## BEGIN Given records
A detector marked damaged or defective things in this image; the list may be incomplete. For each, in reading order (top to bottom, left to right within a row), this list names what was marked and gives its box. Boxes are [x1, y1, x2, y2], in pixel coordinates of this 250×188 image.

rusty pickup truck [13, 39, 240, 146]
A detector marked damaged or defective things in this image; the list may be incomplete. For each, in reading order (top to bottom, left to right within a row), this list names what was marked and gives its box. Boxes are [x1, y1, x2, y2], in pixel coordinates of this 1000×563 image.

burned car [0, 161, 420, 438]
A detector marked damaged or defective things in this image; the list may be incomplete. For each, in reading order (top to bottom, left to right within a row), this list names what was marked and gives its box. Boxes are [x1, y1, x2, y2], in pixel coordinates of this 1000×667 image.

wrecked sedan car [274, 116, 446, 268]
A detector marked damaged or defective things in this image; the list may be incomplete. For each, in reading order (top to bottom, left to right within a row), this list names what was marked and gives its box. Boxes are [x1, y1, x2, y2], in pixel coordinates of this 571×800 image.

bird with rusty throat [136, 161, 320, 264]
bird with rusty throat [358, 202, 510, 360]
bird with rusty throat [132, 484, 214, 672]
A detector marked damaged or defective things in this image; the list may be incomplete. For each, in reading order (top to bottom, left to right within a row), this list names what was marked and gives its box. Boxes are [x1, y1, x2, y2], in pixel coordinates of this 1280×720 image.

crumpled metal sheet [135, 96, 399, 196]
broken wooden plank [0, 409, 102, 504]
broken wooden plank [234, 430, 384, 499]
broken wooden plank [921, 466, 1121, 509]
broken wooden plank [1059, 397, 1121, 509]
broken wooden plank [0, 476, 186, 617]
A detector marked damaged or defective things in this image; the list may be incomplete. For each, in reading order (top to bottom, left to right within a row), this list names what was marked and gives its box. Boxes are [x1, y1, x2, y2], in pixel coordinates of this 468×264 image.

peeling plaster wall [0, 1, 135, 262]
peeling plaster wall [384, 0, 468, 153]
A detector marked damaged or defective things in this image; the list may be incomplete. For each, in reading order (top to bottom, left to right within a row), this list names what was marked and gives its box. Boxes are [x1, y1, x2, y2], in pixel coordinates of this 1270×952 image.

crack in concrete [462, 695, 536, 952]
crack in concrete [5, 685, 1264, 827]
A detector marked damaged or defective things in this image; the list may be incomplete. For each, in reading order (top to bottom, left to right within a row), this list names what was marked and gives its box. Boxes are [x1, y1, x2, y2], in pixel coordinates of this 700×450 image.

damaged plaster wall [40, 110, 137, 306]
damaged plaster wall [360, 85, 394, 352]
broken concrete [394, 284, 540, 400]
## END Given records
## Written problem:
Print every one of the records above again, word for word and in the same order.

## Final result:
A detector marked damaged or defective things in this image; the list may be incomplete. For each, in reading order (top to bottom, left to right within a row), this list names what was marked and gives its box. Boxes are [x1, y1, x2, y2], in pixel coordinates of this 250×188 image.

rusty pickup truck [13, 39, 240, 146]
A detector marked damaged or defective things in this image; the list may be incomplete. For each, in reading order (top to bottom, left to right within a row), this list names what was marked and gives its box. Boxes are [x1, y1, x2, y2], in pixel coordinates of this 1000×563 image.

burned car [0, 161, 420, 438]
A detector marked damaged or defective things in this image; the list may be incomplete. For each, in reading order (top to bottom, left to right within a row), this list names what was marked and gives its box. Boxes are [x1, y1, x2, y2], in pixel coordinates of this 1000×667 image.

wrecked sedan car [274, 116, 446, 268]
A detector marked damaged or defective things in this image; the list may be incomplete. For each, in reading order (top to bottom, left to right within a row), this list names what was marked and gives its box. Boxes are [x1, y1, x2, y2], in pixel coordinates of this 571×800 image.

bird with rusty throat [136, 161, 320, 264]
bird with rusty throat [358, 202, 510, 360]
bird with rusty throat [132, 484, 214, 672]
A detector marked damaged or defective things in this image; the list may be incomplete. For each, in reading order (top to bottom, left to right within a row), this list names what was marked and gives its box. Boxes are [x1, y1, x2, y2], in pixel coordinates of this 1280×720 image.

crumpled metal sheet [135, 96, 399, 196]
broken wooden plank [0, 409, 102, 504]
broken wooden plank [234, 430, 384, 499]
broken wooden plank [921, 466, 1121, 509]
broken wooden plank [1059, 397, 1121, 509]
broken wooden plank [0, 476, 186, 617]
A detector marked damaged or defective things in this image; the list may be incomplete. For each, in reading order (top to bottom, left to right within a row), this list names what was marked and gives its box. Boxes are [x1, y1, x2, y2], in pixel coordinates of this 468×264 image.

peeling plaster wall [0, 1, 135, 262]
peeling plaster wall [384, 0, 468, 153]
A detector marked damaged or defective things in this image; the list may be incomplete. For each, in reading order (top to bottom, left to right within a row), this list names what was marked and gives its box. Boxes are [x1, y1, x2, y2], in pixel coordinates of this 1270×952 image.

crack in concrete [462, 695, 536, 952]
crack in concrete [5, 685, 1264, 827]
A detector marked damaged or defective things in this image; the list may be incomplete. For each, in reading order (top to bottom, left to right within a row), this list names what was marked and gives its box. Boxes are [x1, y1, x2, y2], in pixel coordinates of this 700×450 image.

damaged plaster wall [40, 110, 137, 306]
damaged plaster wall [360, 85, 394, 352]
broken concrete [394, 284, 540, 400]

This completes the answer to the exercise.